Seas of Crimson (3)

The Stonemason:

              Clang! Boom. The sound of pickaxes and hammers ringing at the quarry dig site fired through the modest little building. A faded sign read Stonemason above the doorway. At a neat little wooden desk inside the store sat a man in a gray-brown tunic. In his hands were a hammer and a chisel. Next to the desk on the right were 20 or so neat little statues of various gods and goddesses of Olympus, along with a few mythical creatures. Next to the desk on the left, with piles stacked up in the back of the store, taking up most of the space, were at least 400 precision-carved blocks of unrefined stone ranging anywhere from a fraction of a pound to 200 pounds in weight. Each one had an exact measurement of the dimensions and weight, even the type of stone, (and, of course, the price) on rough, yellowed tags tied to the blocks with thin cords.
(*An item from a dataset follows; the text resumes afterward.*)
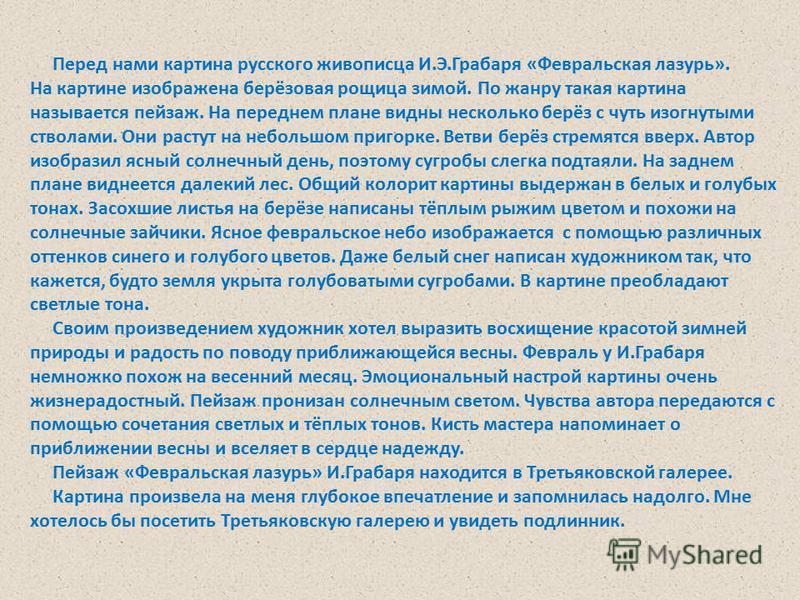 Перед нами картина русского живописца И.Э.Грабаря «Февральская лазурь». На картине изображена берёзовая рощица зимой. По жанру такая картина называется пейзаж. На переднем плане видны несколько берёз с чуть изогнутыми стволами. Они растут на небольшо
            As the man sat watching the storefront with weary gray eyes behind dented glasses, ashen hair covering his eyebrows and pale forehead, his scarred, mighty hands and arms seemed to work on their own. The man absently carved down a hunk of granite, smoothing out the sides and creating precise edges to what was becoming a nearly perfect cube. Then, once he was done, he cast his eyes down at his work and began to chisel away at the cube in earnest. His hands vibrated this way and that, to and fro, sculpting the plain cube into something of beauty. He had become so absorbed in his work that he did not even notice when someone entered. A gruff voice remarked, “That’s not bad, that is.”
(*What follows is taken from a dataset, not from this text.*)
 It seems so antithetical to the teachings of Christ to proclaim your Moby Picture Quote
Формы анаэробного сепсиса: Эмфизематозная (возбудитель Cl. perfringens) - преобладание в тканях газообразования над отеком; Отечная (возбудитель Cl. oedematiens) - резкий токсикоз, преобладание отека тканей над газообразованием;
            The man in the store looked up to see one of the miners from the quarry. It was Mitotius, of whom he was fairly fond, partially because of the large amount of his mined stone Mitotius sold to the man to use at such a low price. For the man was indeed a stonemason, one of the best in the city of Dorotia, though not too well known. He was given the name of Solomon, but being as laconic and quiet as he was, few knew his name, even fewer than sold stone to him for him to carve or bought his merchandise.
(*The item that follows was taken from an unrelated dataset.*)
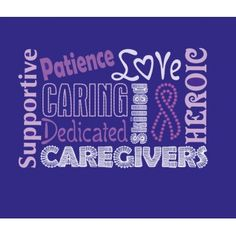 Caregiver Words    Awesome shirt for caregivers! What a great gift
            Nonetheless, Mitotius knew him well, and he continued, gesturing to the detailed granite sculpture of Dorotia Solomon had just carved, “You could sell that for a decent amount of money if anyone knew to buy it. Why don’t you ever go to the market to sell? No one goes within sight of this hellhole of a quarry if they can help it.”

            Solomon replied as he took out a little brush and cleared his desk of stone dust, “You know why. I don’t do well with strangers.”

            Mitotius shrugged. “Good salesmen make the most money.”

            “So, you’re here to sell?”

            “Actually, for once, no. Emperor Caniro has called for a meeting of everyone in the city. We’re supposed to be in front of the palace right now for whatever his announcement is.”